* **The records**:
** Begin **
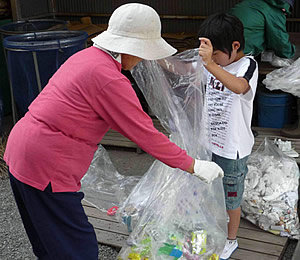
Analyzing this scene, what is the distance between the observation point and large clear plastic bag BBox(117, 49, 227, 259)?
2352 mm

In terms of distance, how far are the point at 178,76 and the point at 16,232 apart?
1510mm

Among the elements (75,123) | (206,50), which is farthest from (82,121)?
(206,50)

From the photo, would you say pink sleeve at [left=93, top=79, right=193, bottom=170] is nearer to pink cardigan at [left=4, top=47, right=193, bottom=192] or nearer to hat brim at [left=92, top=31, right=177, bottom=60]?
pink cardigan at [left=4, top=47, right=193, bottom=192]

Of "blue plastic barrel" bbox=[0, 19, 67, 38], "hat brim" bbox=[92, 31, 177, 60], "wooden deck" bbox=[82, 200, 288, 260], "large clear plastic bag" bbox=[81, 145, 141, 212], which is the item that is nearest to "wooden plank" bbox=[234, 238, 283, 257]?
"wooden deck" bbox=[82, 200, 288, 260]

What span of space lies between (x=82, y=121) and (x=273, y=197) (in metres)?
1.47

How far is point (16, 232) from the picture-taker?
2.98 metres

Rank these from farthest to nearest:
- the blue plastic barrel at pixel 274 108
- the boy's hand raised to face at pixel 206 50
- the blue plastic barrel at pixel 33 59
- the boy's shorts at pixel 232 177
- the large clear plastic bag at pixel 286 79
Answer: the blue plastic barrel at pixel 274 108, the large clear plastic bag at pixel 286 79, the blue plastic barrel at pixel 33 59, the boy's shorts at pixel 232 177, the boy's hand raised to face at pixel 206 50

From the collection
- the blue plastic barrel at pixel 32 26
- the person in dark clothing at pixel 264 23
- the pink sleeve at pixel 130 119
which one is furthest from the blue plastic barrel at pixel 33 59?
the pink sleeve at pixel 130 119

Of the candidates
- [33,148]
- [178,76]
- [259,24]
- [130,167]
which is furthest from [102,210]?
[259,24]

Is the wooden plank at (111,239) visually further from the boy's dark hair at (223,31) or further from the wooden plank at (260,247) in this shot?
the boy's dark hair at (223,31)

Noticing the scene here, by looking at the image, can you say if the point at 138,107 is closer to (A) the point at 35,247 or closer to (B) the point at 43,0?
(A) the point at 35,247

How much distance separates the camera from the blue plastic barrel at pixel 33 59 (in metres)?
3.60

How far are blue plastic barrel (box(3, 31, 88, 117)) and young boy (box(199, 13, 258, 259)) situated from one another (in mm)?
1681

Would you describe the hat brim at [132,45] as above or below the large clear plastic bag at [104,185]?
above
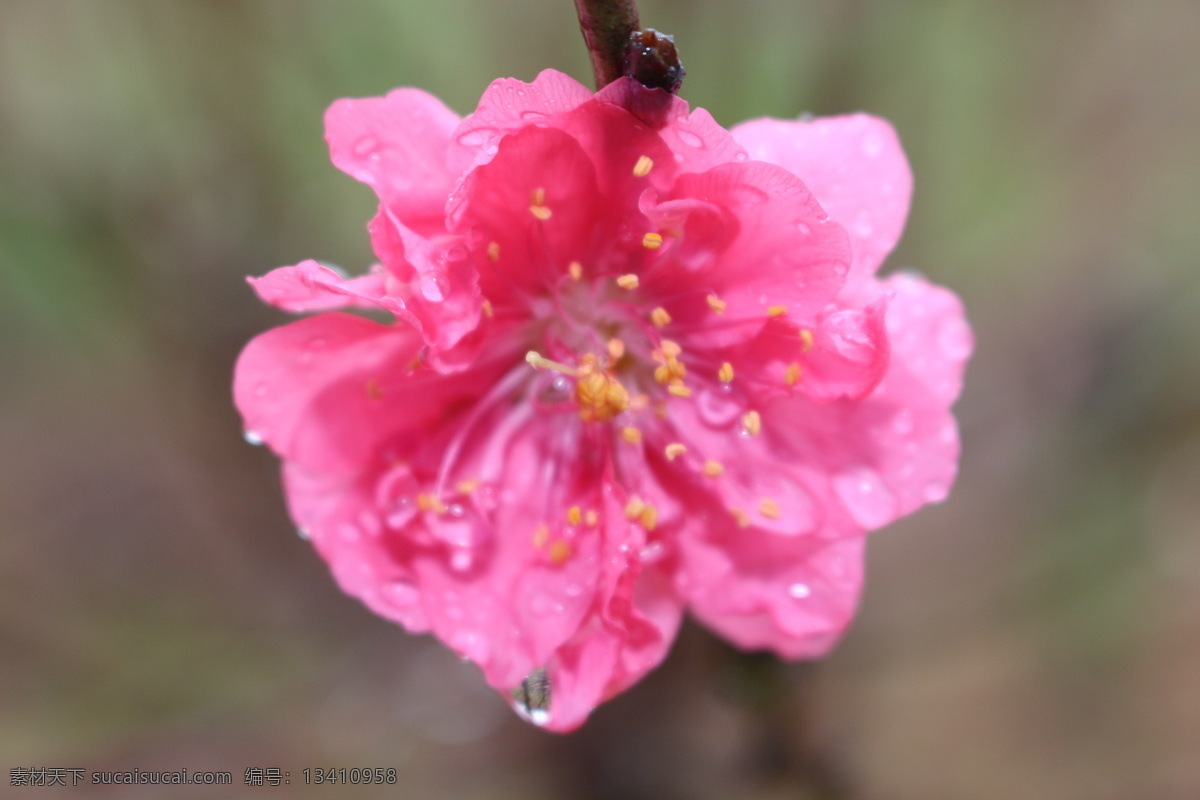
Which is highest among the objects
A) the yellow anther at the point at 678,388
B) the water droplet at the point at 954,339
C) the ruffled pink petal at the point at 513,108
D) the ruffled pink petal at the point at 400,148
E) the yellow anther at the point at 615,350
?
the ruffled pink petal at the point at 513,108

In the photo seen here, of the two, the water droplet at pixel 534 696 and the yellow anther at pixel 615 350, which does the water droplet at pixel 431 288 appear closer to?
the yellow anther at pixel 615 350

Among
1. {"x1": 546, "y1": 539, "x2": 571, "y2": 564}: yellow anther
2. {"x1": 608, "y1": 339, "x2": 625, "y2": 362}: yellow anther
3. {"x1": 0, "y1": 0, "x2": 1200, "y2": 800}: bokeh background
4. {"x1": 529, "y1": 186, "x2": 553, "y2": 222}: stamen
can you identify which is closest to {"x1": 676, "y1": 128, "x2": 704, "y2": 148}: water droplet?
{"x1": 529, "y1": 186, "x2": 553, "y2": 222}: stamen

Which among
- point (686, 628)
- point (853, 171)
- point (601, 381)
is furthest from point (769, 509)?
point (686, 628)

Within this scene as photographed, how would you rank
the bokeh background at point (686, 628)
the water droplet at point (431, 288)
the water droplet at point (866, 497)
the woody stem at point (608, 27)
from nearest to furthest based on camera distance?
1. the woody stem at point (608, 27)
2. the water droplet at point (431, 288)
3. the water droplet at point (866, 497)
4. the bokeh background at point (686, 628)

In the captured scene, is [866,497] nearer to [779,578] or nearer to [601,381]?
[779,578]

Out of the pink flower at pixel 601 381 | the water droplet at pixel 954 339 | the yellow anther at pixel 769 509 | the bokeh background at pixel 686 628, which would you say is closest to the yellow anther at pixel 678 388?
the pink flower at pixel 601 381

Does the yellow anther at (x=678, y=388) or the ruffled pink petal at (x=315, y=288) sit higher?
the ruffled pink petal at (x=315, y=288)

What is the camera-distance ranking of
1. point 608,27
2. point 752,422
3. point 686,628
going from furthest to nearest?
point 686,628
point 752,422
point 608,27
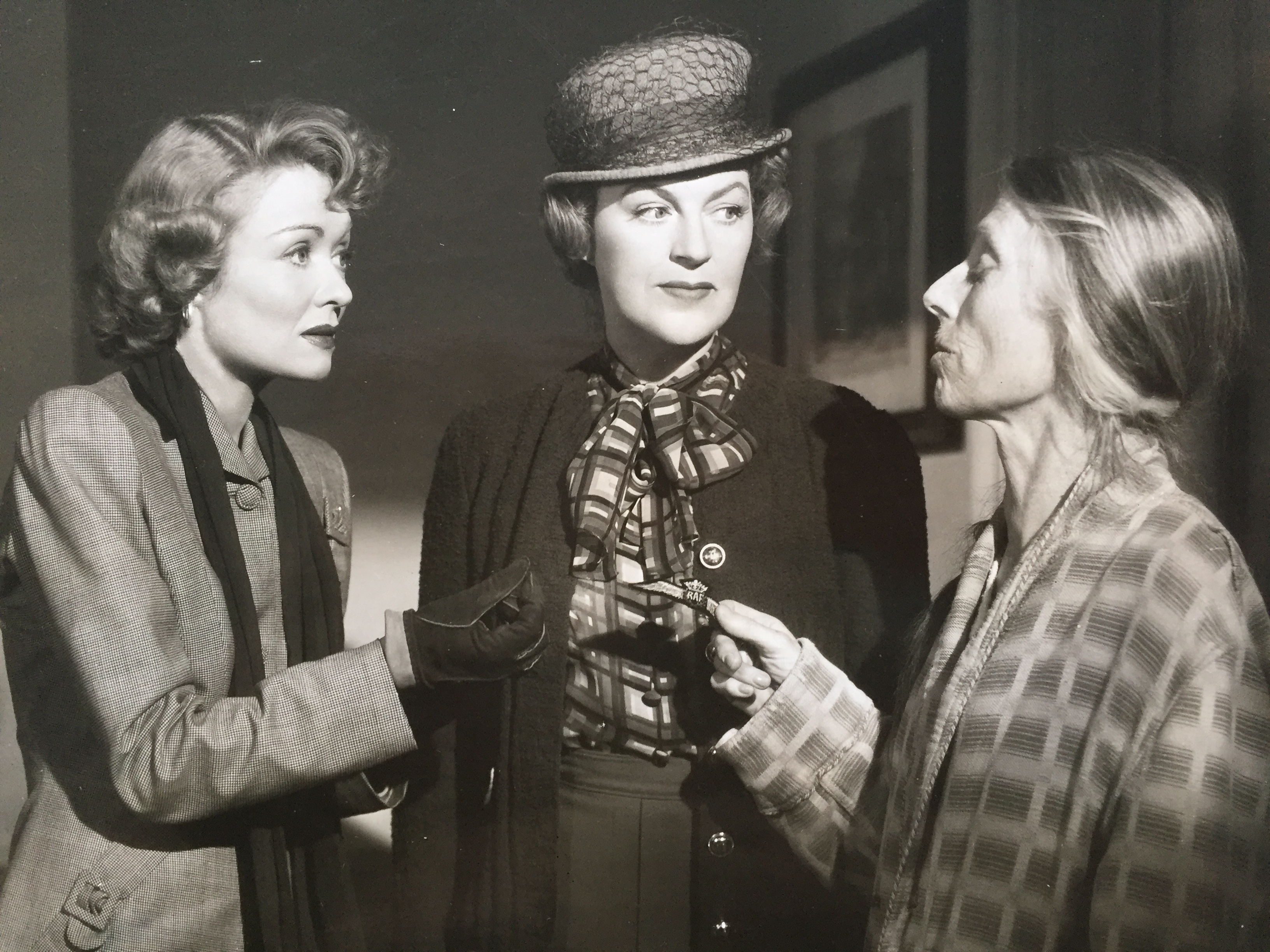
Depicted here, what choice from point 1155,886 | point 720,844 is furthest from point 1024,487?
** End **
* **Short task**: Copy out every line of the records above word for word, omitting only the pictures.

* **Final result**:
Analyzing this scene, what is the distance between the observation point and large clear plastic bag BBox(117, 49, 227, 259)?
2352 mm

In terms of distance, how far are the point at 178,76 and the point at 16,232 apart?
1510mm

Among the elements (75,123) | (206,50), which is farthest from (82,121)?
(206,50)

From the photo, would you say pink sleeve at [left=93, top=79, right=193, bottom=170] is nearer to pink cardigan at [left=4, top=47, right=193, bottom=192] or nearer to hat brim at [left=92, top=31, right=177, bottom=60]?
pink cardigan at [left=4, top=47, right=193, bottom=192]

Of "blue plastic barrel" bbox=[0, 19, 67, 38], "hat brim" bbox=[92, 31, 177, 60], "wooden deck" bbox=[82, 200, 288, 260], "large clear plastic bag" bbox=[81, 145, 141, 212], which is the item that is nearest to "wooden plank" bbox=[234, 238, 283, 257]?
"wooden deck" bbox=[82, 200, 288, 260]

What span of space lies between (x=82, y=121) and (x=273, y=197) (in metres)?
1.47

How far is point (16, 232) from the picture-taker?
2.98 metres

Rank these from farthest to nearest:
- the blue plastic barrel at pixel 274 108
- the boy's hand raised to face at pixel 206 50
- the blue plastic barrel at pixel 33 59
- the boy's shorts at pixel 232 177
- the large clear plastic bag at pixel 286 79
Answer: the blue plastic barrel at pixel 274 108, the large clear plastic bag at pixel 286 79, the blue plastic barrel at pixel 33 59, the boy's shorts at pixel 232 177, the boy's hand raised to face at pixel 206 50

From the collection
- the blue plastic barrel at pixel 32 26
- the person in dark clothing at pixel 264 23
- the pink sleeve at pixel 130 119
which one is furthest from the blue plastic barrel at pixel 33 59?
the pink sleeve at pixel 130 119

Of the candidates
- [33,148]
- [178,76]
- [259,24]
- [130,167]
which is furthest from [102,210]?
[259,24]

Is the wooden plank at (111,239) visually further from the boy's dark hair at (223,31) or further from the wooden plank at (260,247) in this shot?
the boy's dark hair at (223,31)

Noticing the scene here, by looking at the image, can you say if the point at 138,107 is closer to (A) the point at 35,247 or closer to (B) the point at 43,0?
(A) the point at 35,247

How much distance separates the camera from the blue plastic barrel at pixel 33 59 (in metres)?
3.60

How far are blue plastic barrel (box(3, 31, 88, 117)) and young boy (box(199, 13, 258, 259)) situated from one another (in mm)?
1681

Would you describe the hat brim at [132,45] as above or below the large clear plastic bag at [104,185]?
above
Which is highest among the objects
A) the yellow anther at the point at 678,388
B) the water droplet at the point at 954,339
C) the ruffled pink petal at the point at 513,108
D) the ruffled pink petal at the point at 400,148
E) the yellow anther at the point at 615,350
?
the ruffled pink petal at the point at 513,108

In the photo seen here, of the two, the water droplet at pixel 534 696 and the yellow anther at pixel 615 350, which does the water droplet at pixel 431 288 appear closer to?
the yellow anther at pixel 615 350

Among
1. {"x1": 546, "y1": 539, "x2": 571, "y2": 564}: yellow anther
2. {"x1": 608, "y1": 339, "x2": 625, "y2": 362}: yellow anther
3. {"x1": 0, "y1": 0, "x2": 1200, "y2": 800}: bokeh background
4. {"x1": 529, "y1": 186, "x2": 553, "y2": 222}: stamen
can you identify which is closest to {"x1": 676, "y1": 128, "x2": 704, "y2": 148}: water droplet?
{"x1": 529, "y1": 186, "x2": 553, "y2": 222}: stamen

Which among
- point (686, 628)
- point (853, 171)
- point (601, 381)
is furthest from point (769, 509)?
point (686, 628)

Within this scene as photographed, how would you rank
the bokeh background at point (686, 628)
the water droplet at point (431, 288)
the water droplet at point (866, 497)
the woody stem at point (608, 27)
from nearest to furthest based on camera distance?
1. the woody stem at point (608, 27)
2. the water droplet at point (431, 288)
3. the water droplet at point (866, 497)
4. the bokeh background at point (686, 628)

In the captured scene, is [866,497] nearer to [779,578] or nearer to [601,381]?
[779,578]

Out of the pink flower at pixel 601 381 | the water droplet at pixel 954 339 | the yellow anther at pixel 769 509 | the bokeh background at pixel 686 628, which would you say is closest to the yellow anther at pixel 678 388?
the pink flower at pixel 601 381

Does the yellow anther at (x=678, y=388) or the ruffled pink petal at (x=315, y=288) sit higher?
the ruffled pink petal at (x=315, y=288)

What is the camera-distance ranking of
1. point 608,27
2. point 752,422
3. point 686,628
going from furthest to nearest?
point 686,628
point 752,422
point 608,27
Depicted here, what choice from point 1155,886 | point 720,844 is furthest from point 1024,487?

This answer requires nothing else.